- Associated Press - Saturday, October 25, 2014

DARBY, Mont. (AP) - There’s been a lot of life that’s gone by since she parked her very first motorcycle - a 1949 Indian Scout - at the gas station where her boyfriend worked.

Pauline “Frankie” Birnn can still remember its metallic blue and silver paint job.

She was 18 and living in New Jersey.

It was a different time and most folks frowned on the idea of a woman riding a motorcycle back then. Her father sat firmly in that camp.

“My dad didn’t want me to ride,” she remembers. “If he knew I had that motorcycle, he would have told me to get rid of it or get out. So I hid my bike at Bob’s place.”

Her father couldn’t have known that Birnn’s life was already set to revolve around two-wheeled travel, a face full of wind and the joy that comes with the freedom of the open road.

“I was almost out of high school when I first realized that a girl could ride too,” Birnn said. “I was riding one day behind Bob and we came to a stop at a corner.”

Another motorcycle came by and Birnn noticed the driver was female.

“I started banging on the back of Bob’s head,” she said, with a smile. “I said: ‘You see that? You see that? That was a girl.’ I decided I was going to ride a motorcycle too, right then.”

For almost 70 years, that’s exactly what she’s done.

On almost any day when the temperatures rise into comfortable digits, the 86-year-old Birnn will fire up her Suzuki Savage and go for a spin around the southern reaches of the Bitterroot Valley.

“I do love being able to say I ride a Savage,” Birnn said. “Most of the time, I just go ride by myself. I suppose if I had a sidecar, I’d probably take Jugs along.”

Jugs is her oversized German shepherd who seems content with all four paws firmly on the ground.

“Most of the time, I ride somewhere between 36 and 40 miles a day,” she said. “My goal now is to ride 500 miles a year. It used to be 1,000, but I guess I’m slowing down a little. So far I’ve ridden 638 miles this year.

“Those extra miles might have to go toward next year’s goal. Or maybe they’ll end up being just a little extra.”

Riding the quiet lanes in the Bitterroot is a long ways from her days as a member of the Pink Pussycats.

“There were five of us girls who rode together back then. We called ourselves the Pink Pussycats. I really don’t know why,” she said. “One called herself Witch Hazel. We all put pink caps on our gas tanks to let people know who we were.”

These days, Birnn lives just south of Darby in the place she and her now deceased husband found in 1975 following a three-year adventure of living at 7,000 feet in Colorado’s Rocky Mountains.

“We moved to Colorado on the same year that John Denver’s ‘Rocky Mountain High’ was a popular song,” Birnn said. “I made sure I had the record.”

But that was about all she liked about Colorado. The house her husband found was on a long and windy stretch of dirt road that wasn’t at all good for riding a motorcycle.

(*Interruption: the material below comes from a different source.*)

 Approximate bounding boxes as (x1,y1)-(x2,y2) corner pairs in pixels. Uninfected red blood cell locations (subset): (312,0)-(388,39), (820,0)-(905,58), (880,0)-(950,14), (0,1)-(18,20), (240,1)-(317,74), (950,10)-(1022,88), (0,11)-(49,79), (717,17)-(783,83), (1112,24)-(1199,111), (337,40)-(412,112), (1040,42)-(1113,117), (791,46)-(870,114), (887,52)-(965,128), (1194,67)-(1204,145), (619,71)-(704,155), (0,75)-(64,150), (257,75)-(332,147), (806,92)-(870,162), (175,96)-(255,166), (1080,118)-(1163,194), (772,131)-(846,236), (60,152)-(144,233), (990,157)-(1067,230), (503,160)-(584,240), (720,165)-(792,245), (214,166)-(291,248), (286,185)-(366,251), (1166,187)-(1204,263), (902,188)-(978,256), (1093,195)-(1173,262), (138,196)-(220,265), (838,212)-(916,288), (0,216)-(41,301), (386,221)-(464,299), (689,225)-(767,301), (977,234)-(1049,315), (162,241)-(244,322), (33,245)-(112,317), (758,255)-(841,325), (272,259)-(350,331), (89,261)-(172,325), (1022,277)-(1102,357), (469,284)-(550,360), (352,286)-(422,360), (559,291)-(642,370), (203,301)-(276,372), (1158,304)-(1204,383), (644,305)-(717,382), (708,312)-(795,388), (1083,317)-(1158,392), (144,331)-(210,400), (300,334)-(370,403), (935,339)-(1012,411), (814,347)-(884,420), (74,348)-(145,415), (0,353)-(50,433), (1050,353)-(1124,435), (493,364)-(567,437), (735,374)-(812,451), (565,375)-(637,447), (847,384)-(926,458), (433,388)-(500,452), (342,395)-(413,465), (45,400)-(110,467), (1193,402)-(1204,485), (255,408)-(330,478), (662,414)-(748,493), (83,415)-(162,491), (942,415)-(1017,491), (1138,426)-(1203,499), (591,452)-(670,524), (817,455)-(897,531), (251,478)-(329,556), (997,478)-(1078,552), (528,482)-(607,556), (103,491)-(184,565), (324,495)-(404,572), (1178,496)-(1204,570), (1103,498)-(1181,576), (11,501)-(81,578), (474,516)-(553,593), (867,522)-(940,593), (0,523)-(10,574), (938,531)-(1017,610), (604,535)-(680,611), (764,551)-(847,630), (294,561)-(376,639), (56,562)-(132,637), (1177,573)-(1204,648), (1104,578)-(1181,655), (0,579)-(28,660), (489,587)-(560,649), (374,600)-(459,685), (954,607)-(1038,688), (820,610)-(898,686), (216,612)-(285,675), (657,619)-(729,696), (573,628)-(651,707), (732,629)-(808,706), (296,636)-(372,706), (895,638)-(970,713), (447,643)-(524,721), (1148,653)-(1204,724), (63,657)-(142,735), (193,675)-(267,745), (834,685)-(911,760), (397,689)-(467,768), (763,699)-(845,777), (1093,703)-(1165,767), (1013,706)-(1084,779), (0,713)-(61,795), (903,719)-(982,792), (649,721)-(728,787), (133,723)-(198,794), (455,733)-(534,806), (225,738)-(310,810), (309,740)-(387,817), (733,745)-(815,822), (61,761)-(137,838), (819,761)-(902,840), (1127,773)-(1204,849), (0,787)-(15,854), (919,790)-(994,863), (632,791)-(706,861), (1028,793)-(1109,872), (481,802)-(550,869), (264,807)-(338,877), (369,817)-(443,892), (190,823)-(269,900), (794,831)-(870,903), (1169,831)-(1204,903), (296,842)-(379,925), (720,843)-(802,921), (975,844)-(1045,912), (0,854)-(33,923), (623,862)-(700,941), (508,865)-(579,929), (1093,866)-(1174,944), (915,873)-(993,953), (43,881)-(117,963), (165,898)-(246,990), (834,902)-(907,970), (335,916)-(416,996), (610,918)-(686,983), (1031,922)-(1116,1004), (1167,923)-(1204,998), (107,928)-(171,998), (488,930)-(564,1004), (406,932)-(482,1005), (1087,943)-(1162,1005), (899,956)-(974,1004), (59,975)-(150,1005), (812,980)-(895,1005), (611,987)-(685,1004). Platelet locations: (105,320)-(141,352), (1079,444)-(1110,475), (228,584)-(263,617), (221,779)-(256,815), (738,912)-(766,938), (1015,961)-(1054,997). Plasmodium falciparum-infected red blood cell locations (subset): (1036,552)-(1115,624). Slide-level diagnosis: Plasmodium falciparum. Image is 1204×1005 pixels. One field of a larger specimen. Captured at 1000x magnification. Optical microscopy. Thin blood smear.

“I remember just walking into that house and bawling,” she said. “Montana never looked so good when we ended up here.”

Her house now is at the end of Motorcycle Boulevard. You know you’ve arrived when you spot the big poster of a black leather jacket-clad Marlon Brando leaning on his motorcycle on the shed door. Right next to that, there’s a bumper sticker that depicts a can of “Whoop Ass” and an accompanying saying: “When opened may be hazardous to your health!”

Around here, most people know the energetic Birnn by her nickname, Frankie.

“I was absolutely crazy about Frank Sinatra,” Birnn said. “I got to see him at the Paramount Theater in New York City. I was one of many screaming teenagers.”

But her most memorable evening came when she ended up sitting in the back seat of a car next to her favorite country-western singer, Wanda Jackson.

“After one of her shows, I asked Wanda if she would eat out with us and she accepted,” Birnn said. She sat next to Jackson as they ate in the backseat of the car at a drive-in restaurant. “I felt like I died and went to heaven. For sure, it was my most memorable evening.”

These days, her memories are made much closer to home.

She got her last speeding ticket in her 75th year. Birnn said that was probably her husband’s fault.

“Bob told me that my bike’s not riding right and I needed to crank it up and blow out some carbon,” she said. “I was a little ways south of Darby and had a stretch of road all to myself. I opened it up.

“It was my birthday. I decided I wanted to ride 75 mph.”

The Montana Highway patrolman who came along wasn’t amused.

“He was a long, big drink of water,” Birnn remembered. “He was dead serious when he looked at me and asked for my license and registration.

“Just before he left, he looked at me and said: ‘I used to ride one of those. You be careful.’ “

Birnn’s face lights up when she remembers hearing that.

“Never in my wildest dreams did I think I’d still be riding at this age,” she said. “I still love the feel of the highway. I just love to ride. And, when it really comes down to it, I just don’t feel that old.”